At 66, I am humbled by all the ways in which I still fumble, stumble, and struggle while simultaneously celebrating accomplishments and finding meaning through connections with others. I honor and enjoy sharing stories and building connections and relationships with family, friends, community, coworkers, and callers, and I feel blessed to do so.

At Pathways and on the Vermont Support Line, I love that we get to be authentic, hired to be exactly who we each are, that our lived experiences matter, and that many of us heal, learn, and grow best in community. I have been an operator on our Vermont Support Line team for nine of its eleven years.

My role as an operator on VSL is to offer support to callers, coworkers, and supervisors as best I can. Using Intentional Peer Support principles, I listen with curiosity for untold stories of callers, honoring each person as the expert in their own lived experiences, exploring connections, building relationships, and exploring mutuality and worldviews. We practice non-judgmental conversations, sometimes sitting in discomfort and taking risks.

I am on the second shift, 3 pm – 11 pm, and recently became a level two staff member. My responsibilities include co-facilitating VSL second shift team meetings, co-facilitating co-reflections, interviewing and training new operators and per diem staff, being on call, sharing mission moments, and demonstrating role play using Intentional Peer Support principles.

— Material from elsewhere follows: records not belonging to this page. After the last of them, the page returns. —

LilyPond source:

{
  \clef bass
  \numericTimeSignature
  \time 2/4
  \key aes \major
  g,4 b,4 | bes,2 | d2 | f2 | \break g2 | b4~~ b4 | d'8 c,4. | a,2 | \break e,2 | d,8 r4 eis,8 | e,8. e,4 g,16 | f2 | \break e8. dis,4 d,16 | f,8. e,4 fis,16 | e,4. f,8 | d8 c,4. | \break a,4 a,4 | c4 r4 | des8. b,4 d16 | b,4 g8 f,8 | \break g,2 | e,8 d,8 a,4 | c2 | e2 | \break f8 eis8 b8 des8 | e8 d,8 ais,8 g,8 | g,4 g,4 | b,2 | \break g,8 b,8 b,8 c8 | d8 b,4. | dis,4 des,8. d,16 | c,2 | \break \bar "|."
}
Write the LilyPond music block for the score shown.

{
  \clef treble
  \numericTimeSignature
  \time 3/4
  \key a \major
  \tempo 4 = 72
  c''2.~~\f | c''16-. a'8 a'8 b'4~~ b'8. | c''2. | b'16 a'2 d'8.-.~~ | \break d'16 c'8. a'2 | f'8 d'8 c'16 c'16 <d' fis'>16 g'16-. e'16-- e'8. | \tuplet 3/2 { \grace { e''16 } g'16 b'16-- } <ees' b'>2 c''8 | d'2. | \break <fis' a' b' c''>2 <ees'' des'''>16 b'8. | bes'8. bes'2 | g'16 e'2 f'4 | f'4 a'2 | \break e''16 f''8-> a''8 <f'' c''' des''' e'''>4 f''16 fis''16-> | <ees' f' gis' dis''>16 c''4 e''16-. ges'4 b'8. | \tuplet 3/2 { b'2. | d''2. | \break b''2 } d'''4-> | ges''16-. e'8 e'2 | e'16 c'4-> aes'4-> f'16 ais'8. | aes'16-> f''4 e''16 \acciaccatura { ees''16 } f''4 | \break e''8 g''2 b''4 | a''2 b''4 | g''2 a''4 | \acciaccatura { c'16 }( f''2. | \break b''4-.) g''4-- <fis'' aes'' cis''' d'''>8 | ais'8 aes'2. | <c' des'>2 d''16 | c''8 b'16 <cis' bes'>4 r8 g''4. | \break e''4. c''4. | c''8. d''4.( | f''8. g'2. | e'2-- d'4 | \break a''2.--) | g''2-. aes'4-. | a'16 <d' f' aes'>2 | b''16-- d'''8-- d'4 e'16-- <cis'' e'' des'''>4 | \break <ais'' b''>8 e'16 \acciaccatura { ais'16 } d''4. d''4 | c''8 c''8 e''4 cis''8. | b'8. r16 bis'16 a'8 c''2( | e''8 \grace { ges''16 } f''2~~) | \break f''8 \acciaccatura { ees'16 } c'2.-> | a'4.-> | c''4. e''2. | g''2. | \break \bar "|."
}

Additionally, I am on two steering committees: Suicide: Philosophy, Care & Support, and Hiring, Retention & Wellness.

Pathways’ mission to end homelessness and offer innovative alternatives to mental health inspires me every day. I have personally and professionally grown with our trainings in Mad History, Harm Reduction, Hearing Voices, Alternatives to Suicide, and many others. I co-created the 2023 VSL Staff Retreat. I flew to Washington, DC, with a coworker, representing Pathways at the 2019 Alternatives Conference, and attended the 2021 online Alternatives Conference, meeting individuals and groups working within the peer support movements across the country, including several I am still in touch with.

As an artist, an early drawing of mine, “JOY,” was featured on the 2023 Pathways holiday card sent to the Pathways community. I have also shown my art at several Pathways Vermont events. Many of my drawings were created while supporting Vermonters on the Vermont Support Line, and I cherish that this spirit of support may thrive within each one.

Intentional Peer Support principles of validation, connection, relationship, mutuality, worldviews, learning, and growing together are at the core of the mission that inspires me to work each day. I loved IPS training, took it twice, and painted these principles as a mural on my kitchen wall. I hope to be trained as an IPS facilitator in the future.

A mission moment that stands out to me includes a caller with whom I spoke regularly for years, sharing their feelings daily as they approached their final day of life, having made an appointment for a physician-assisted death in three weeks. They were confidently at peace with their choice, and it was an honor to be in the presence of their experience.

It is safe at Vermont Support Line for a caller to explore their will to live without being reported or asked if they ‘are safe’ or ‘have a plan.’ We may focus on “what is happening” with curiosity, honoring them as experts of their lived experiences. The power of conversation is palpable. I was moved by a caller who shared an ‘urge to hurt someone else and/or themselves,’ yet by the end of our conversation, they were laughing and thinking of their next best step forward. Any connection or conversation, whether about joys or interests shared, I find equally satisfying.

Within a day, I take calls or texts, may be in an All Staff or Support Line team meeting, or co-reflection. A few words that summarize what I do are: listen, validate, connect, relate, and sometimes draw while supporting others. I love this interesting and meaningful job!